— Selected excerpt —
# So, like, hi and stuff...



## Violent Messiah (Jul 30, 2008)

YaY, another introduce yourself thing...:roll:

Heh, just kidding. I just never really know what to say in these things. Ah well...my name is Violent and that pretty much describes my style of writing. I love to read and write horror, action-adventure, modern urban fantasy and cyberpunk sci-fi. I forget who said it, but one of my favorite quotes is "When in doubt, have a man with a gun come through the door". Truly, words to live by. Ha! :twisted:


----------



## Damien. (Jul 30, 2008)

Welcome to wf. I like basically the same genres you do, but throw in poetry. Look forward to reading your work.


----------



## terrib (Jul 30, 2008)

welcome violent


----------



## Violent Messiah (Jul 30, 2008)

Damien. said:


> Welcome to wf. I like basically the same genres you do, but throw in poetry. Look forward to reading your work.



Thanks for the welcome, Damien and Terrib. As soon as I get used to this joint, I'll put up some of the two serials I'm currently working on. One's my zombie survival horror story and the other is what I think is an interesting take on angels and demons teaming up to try and kick off the second Fall, and an archangel teamed with a nephilim trying to stop it. Hopefully people will get a kick out of them. :twisted:


----------



## Tiamat (Jul 30, 2008)

— Stated problem —
Resume the forum introduction thread from the point where it stops. The rows have no connection to the forum introduction thread.

— Supplied records —
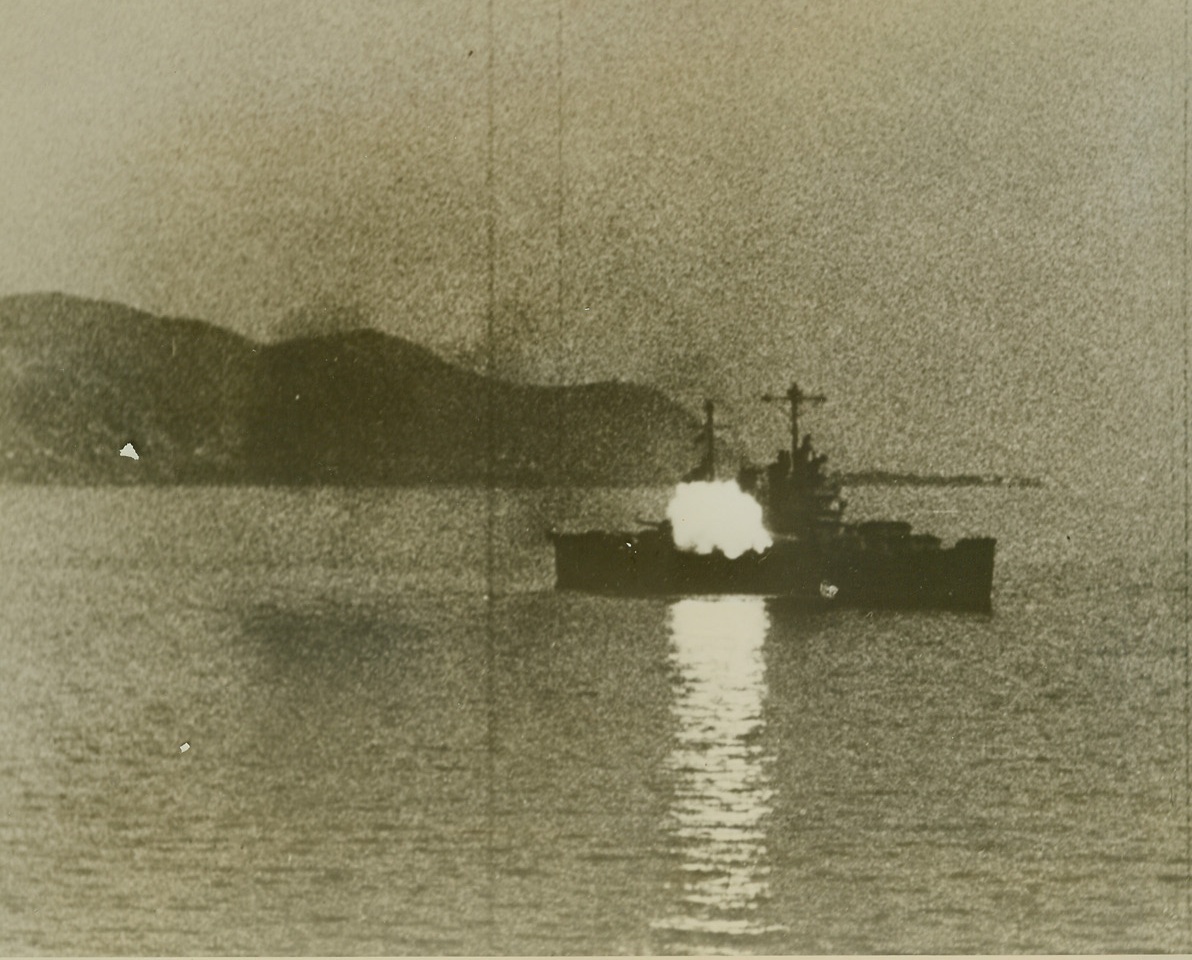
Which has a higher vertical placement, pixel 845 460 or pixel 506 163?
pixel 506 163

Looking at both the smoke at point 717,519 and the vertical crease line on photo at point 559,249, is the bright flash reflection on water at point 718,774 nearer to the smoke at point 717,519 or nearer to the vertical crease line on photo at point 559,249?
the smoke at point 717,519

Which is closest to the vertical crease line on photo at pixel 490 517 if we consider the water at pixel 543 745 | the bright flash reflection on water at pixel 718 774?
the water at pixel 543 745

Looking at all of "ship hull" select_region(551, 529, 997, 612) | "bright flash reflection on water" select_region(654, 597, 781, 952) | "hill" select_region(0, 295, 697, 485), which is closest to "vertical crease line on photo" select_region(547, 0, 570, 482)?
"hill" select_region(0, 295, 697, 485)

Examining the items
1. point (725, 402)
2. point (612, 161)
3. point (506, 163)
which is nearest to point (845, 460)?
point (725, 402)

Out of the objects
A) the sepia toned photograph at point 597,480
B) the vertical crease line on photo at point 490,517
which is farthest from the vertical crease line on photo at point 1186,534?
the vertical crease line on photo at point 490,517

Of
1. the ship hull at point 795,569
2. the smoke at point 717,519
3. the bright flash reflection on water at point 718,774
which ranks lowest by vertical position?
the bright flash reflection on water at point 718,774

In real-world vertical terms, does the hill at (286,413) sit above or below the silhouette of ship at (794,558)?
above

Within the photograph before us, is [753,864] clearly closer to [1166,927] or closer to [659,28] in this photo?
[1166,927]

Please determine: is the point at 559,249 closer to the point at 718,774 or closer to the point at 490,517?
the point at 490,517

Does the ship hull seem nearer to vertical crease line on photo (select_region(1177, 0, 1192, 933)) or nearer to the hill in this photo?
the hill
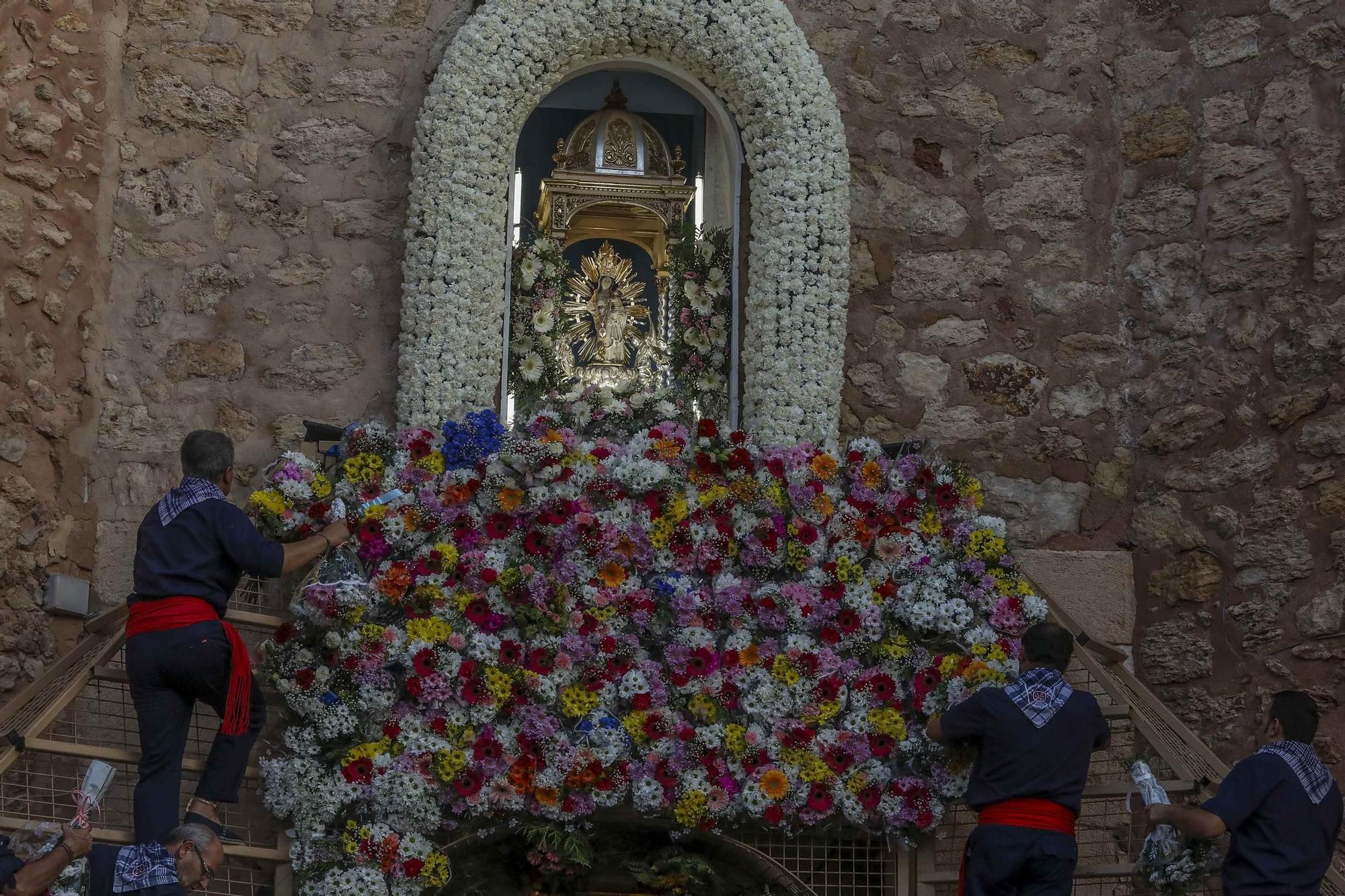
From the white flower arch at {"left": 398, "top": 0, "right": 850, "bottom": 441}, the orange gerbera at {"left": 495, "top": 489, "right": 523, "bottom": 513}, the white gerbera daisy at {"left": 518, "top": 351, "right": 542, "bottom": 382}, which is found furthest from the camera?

— Result of the task —
Hey there Violent and welcome!


----------



## Sam (Jul 31, 2008)

Welcome to the forum.


----------



## bpastermack (Jul 31, 2008)

Welcome, and thanks for the advice you gave me about my opening.


----------



## Shinn (Jul 31, 2008)

Hey there and welcome


----------



## Violent Messiah (Aug 1, 2008)

Thanks for the welcome, guys. Very friendly joint here so far...cool. :clown:


----------



## skywalker21 (Aug 1, 2008)

Welcome to the forum.


----------



## SparkyLT (Aug 1, 2008)

hey and wecome violent...cool avatar.


----------



## Industrial (Aug 2, 2008)

Those are actually some sick genres, dark and disturbing is right up my ally.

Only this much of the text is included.